Return to Digital Photography Articles
What is an Optimized JPEG?
What is an Optimized JPEG?
An optimized JPEG is simply a JPEG file that includes custom Huffman tables that were created after statistical analysis of the image's unique content.
What is Huffman Coding?
The huffman coding scheme used in JPEG compression reduces file size further by replacing the fixed-size (eg. 12-bit) codes with variable-length codes (1-16 bit). The hope is that on average, the replacement codes will add up to fewer bits than the original. If, on average, 10% fewer bits are needed to store the quantized DCT coefficients, then this will directly translate into 10% file size reduction. The difficult part is deciding which codes to replace with which variable-length bit-strings. The Huffman Tables define these mappings, and are stored inside every JPG image file. A separate huffman table is required for each of the following four components: luminance DC component, luminance AC components, chrominance DC component and chrominance AC components.
![]() |
| The example photo used for Optimization |
How much reduction in file size?
The following shows an example of the file size reductions that are possible after using an optimized huffman table instead of the standard tables. A 6 megapixel digital photo (from a Canon 10d, #1) was opened up in Photoshop and resaved via both Save As (#3, #4) and Save for the Web (#5, #6). The original photo was also passed into jpegtran to perform a lossless huffman optimization step (Photoshop cannot do this without applying its own quantization tables and hence it isn't lossless).
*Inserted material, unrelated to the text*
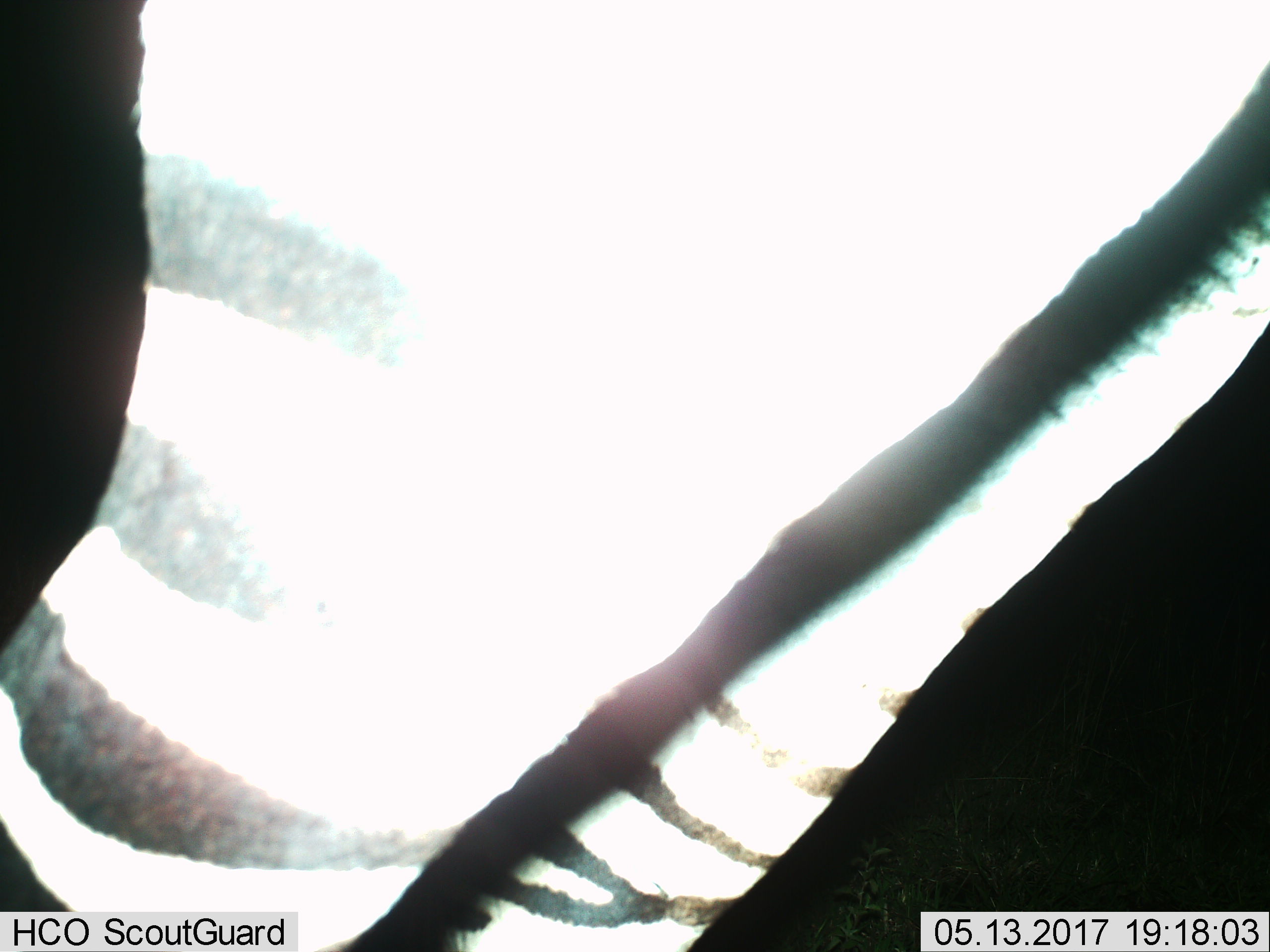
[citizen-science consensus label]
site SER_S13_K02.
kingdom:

In the two Photoshop tests, both Optimized and Standard modes were used. Both files in each of the three pairs of comparisons have identical quantization tables (meaning that the JPEG compression quality is the same). In other words, #1 & #2 have the same table, #3 & #4 have the same table and #5 & #6 have the same tables. However, each group (1+2, 3+4 and 5+6) will have different tables.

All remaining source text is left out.